───── Text under study
- Born: Raïssa Vladimirovna Koublitskaïa 10 April 1928 Kałyški, Liozna District, Minsk Region, Byelorussian SSR
- Died: June 2021 (aged 93)
- Occupation: Agricultural worker
- Years active: 1948–1983
- Awards: Order of Lenin (x2); Medal "For the Capture of Königsberg"; Order of the Patriotic War, 2nd class; Hero of Socialist Labour;

= Raïssa Koublitskaïa =

Soviet Belarusian politician (1928–2021)

Raïssa Vladimirovna Koublitskaïa (Раіса Уладзіміраўна Кубліцкая; 10 April 1928 – June 2021) was a Soviet Belarusian agricultural worker and politician who was the head of the cultivation of flax at the Kalinin collective farm from 1948 to her retirement in 1983. She served during the Great Patriotic War and was an elected deputy of the Supreme Soviet of the Byelorussian Soviet Socialist Republic between 1967 and 1971. Koublitskaïa was twice the recipient of the Order of Lenin and also received the Medal "For the Capture of Königsberg", the Order of the Patriotic War, 2nd class and the Hero of Socialist Labour.

==Biography==
On 10 April 1928, Koublitskaïa was born in the village of Kałyški, Liozna District, Minsk Region, Byelorussian SSR (today in Belarus). She was a graduate of the Kolyshansk Secondary School in the seventh grade in 1941. In October 1943, at the age of 15, Koublitskaïa began working as a volunteer worker in a military hospital and remained in the job until 1946, when she returned to Kolyshki. She took part in the Great Patriotic War in Lithuania, Poland, East Prussia from 1944. Following the conclusion of the war, Koublitskaïa decided to finish her studies. She graduated in 1947.
──────────
> What you will do
1) List every award the Koublitskaïa article says she received.
2) Answer from the Koublitskaïa article:
(a) Between which years was she an elected deputy of the Supreme Soviet of the Byelorussian SSR?
(b) How old was she when she began volunteering in a military hospital?
(c) In what year did she graduate after finishing her studies following the war?
3) Write the next part of the Koublitskaïa article, picking up after its last sentence.
The rows that follow are not needed for any of this work.
───── Supplied records
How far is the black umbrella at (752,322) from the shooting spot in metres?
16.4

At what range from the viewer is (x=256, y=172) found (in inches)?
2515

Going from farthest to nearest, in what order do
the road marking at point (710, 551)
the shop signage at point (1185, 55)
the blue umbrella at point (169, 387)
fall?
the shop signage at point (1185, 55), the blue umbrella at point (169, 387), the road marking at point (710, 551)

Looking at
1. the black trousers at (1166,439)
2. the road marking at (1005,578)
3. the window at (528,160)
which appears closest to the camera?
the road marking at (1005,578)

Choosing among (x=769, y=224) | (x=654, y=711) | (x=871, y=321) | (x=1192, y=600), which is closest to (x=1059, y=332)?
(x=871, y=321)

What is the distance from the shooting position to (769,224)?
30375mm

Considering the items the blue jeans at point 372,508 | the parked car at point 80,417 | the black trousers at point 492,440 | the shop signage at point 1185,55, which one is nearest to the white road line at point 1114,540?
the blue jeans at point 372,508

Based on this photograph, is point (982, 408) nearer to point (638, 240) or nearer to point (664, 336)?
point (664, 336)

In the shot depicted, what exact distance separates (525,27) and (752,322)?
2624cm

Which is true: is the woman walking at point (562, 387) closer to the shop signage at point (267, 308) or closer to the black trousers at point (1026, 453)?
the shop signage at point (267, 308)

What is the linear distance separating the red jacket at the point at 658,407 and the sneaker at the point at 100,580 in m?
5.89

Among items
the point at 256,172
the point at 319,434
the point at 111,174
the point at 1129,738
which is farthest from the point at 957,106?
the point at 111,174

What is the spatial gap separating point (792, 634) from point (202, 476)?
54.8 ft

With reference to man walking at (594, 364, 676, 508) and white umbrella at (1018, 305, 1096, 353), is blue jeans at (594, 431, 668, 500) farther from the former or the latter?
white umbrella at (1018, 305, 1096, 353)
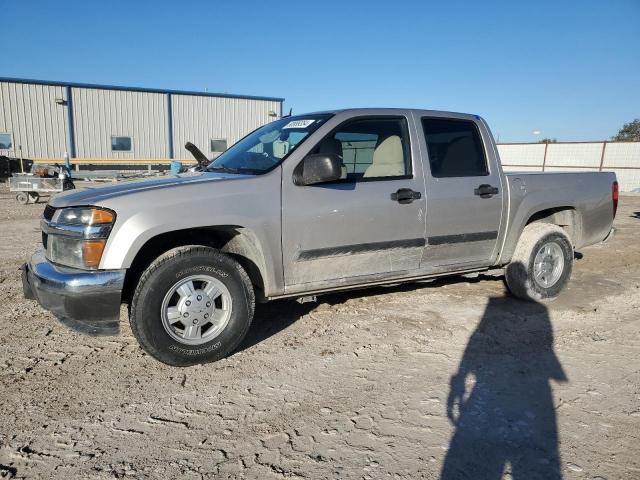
──────────
> Answers by item number
1)
- Order of Lenin (twice)
- Medal "For the Capture of Königsberg"
- Order of the Patriotic War, 2nd class
- Hero of Socialist Labour

2)
(a) 1967 and 1971
(b) 15
(c) 1947

3)
In 1948, Koublitskaïa began working as the head of the cultivation of flax at the Kalinin collective farm in the Liozno District, Minsk Region, Byelorussian SSR. She was the leader in a group of 12 women and all worked long hours with hand equipment and travelling to villages. From 1967 to 1971, Koublitskaïa served as an elected deputy of the Supreme Soviet of the Byelorussian Soviet Socialist Republic and also served at the regional and district Soviets of People's Deputies. From 1984, she chaired the department of women veterans of the Great Patriotic War at the Frunze regional veteran organization and was an honorary member of the Presidium of the veteran organization. Koublitskaïa retired in 1983.

==Personal life==
She married fellow villager and combine operator Grigory and changed her surname to Koublitskaïa. They had no children. Koublitskaïa died in June 2021.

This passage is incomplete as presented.